- _Information_:
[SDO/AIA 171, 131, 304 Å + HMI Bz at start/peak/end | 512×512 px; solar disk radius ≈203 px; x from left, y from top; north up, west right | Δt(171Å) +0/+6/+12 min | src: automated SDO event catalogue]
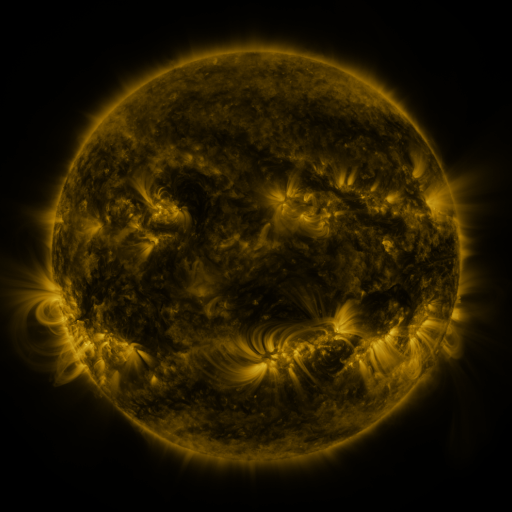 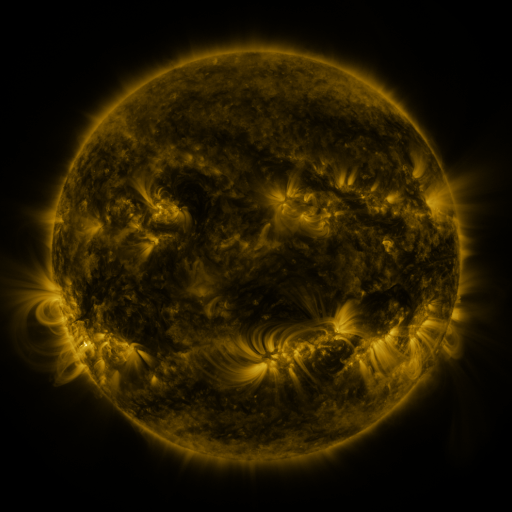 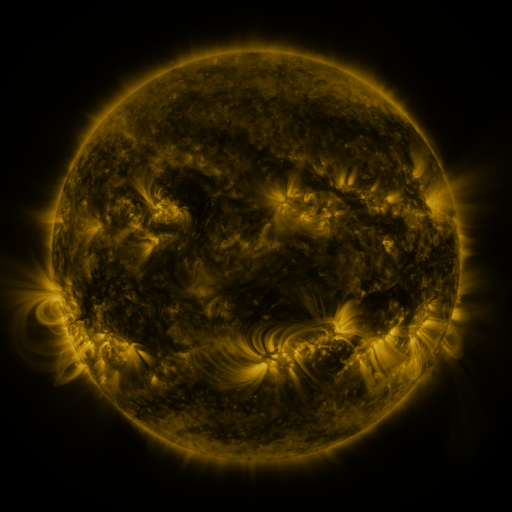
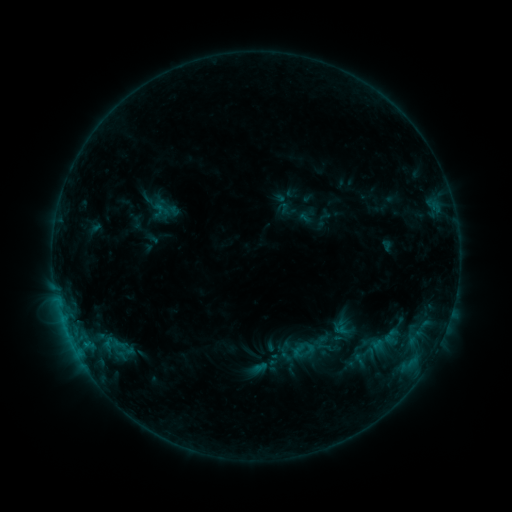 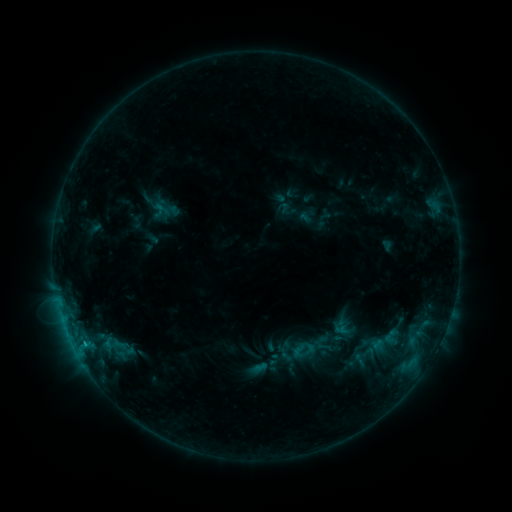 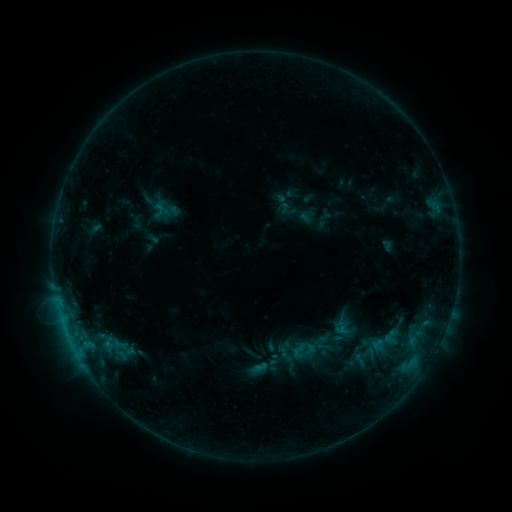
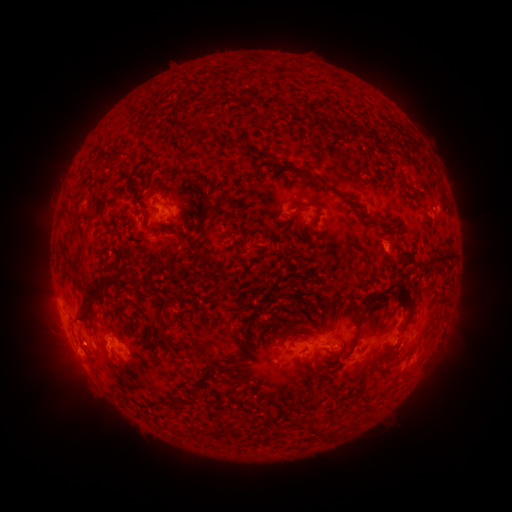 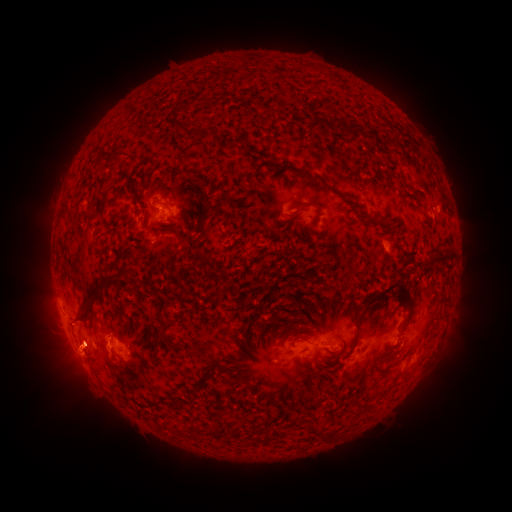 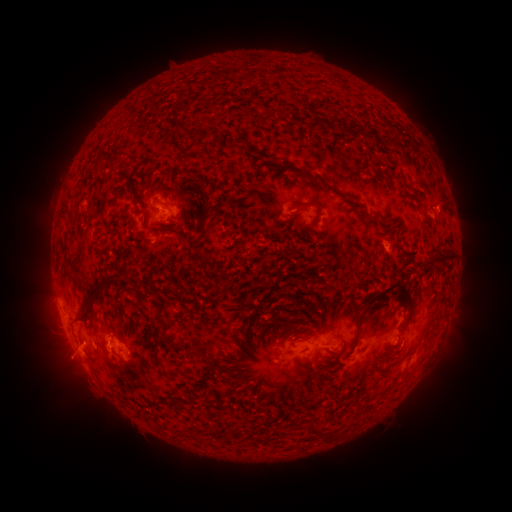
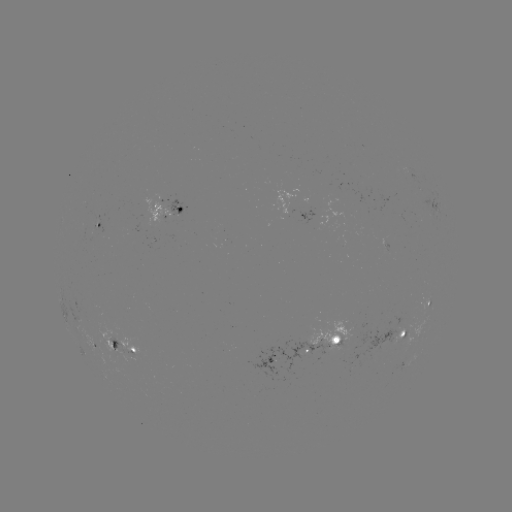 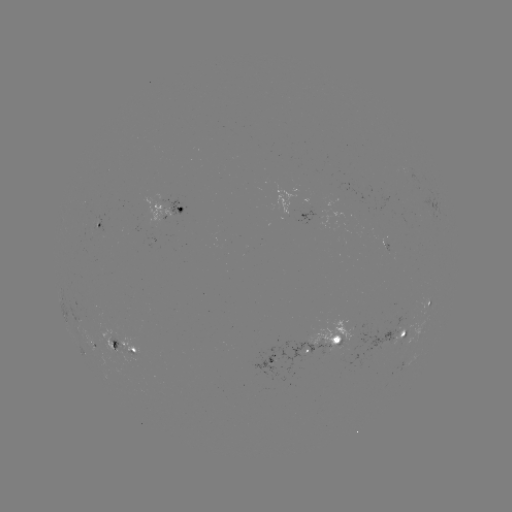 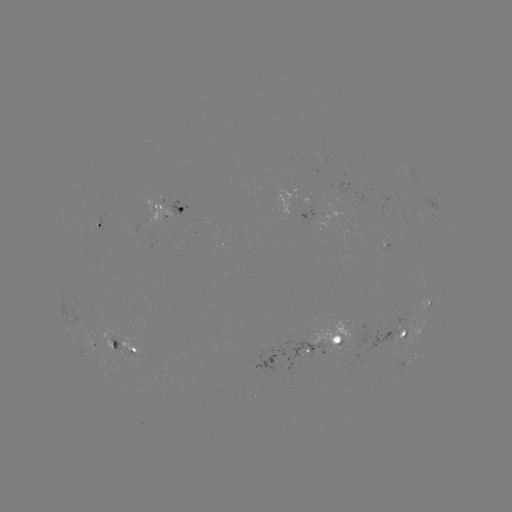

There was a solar eruption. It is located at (82, 350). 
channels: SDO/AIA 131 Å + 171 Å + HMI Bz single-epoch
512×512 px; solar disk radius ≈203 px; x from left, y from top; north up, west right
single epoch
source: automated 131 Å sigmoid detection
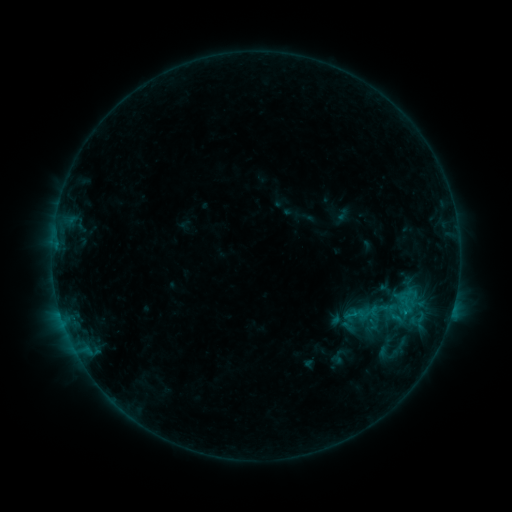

- _Required work_: Working from the entries above, return all lines that contain "automated".

- _Answer for this exercise_:
[SDO/AIA 171, 131, 304 Å + HMI Bz at start/peak/end | 512×512 px; solar disk radius ≈203 px; x from left, y from top; north up, west right | Δt(171Å) +0/+6/+12 min | src: automated SDO event catalogue]
source: automated 131 Å sigmoid detection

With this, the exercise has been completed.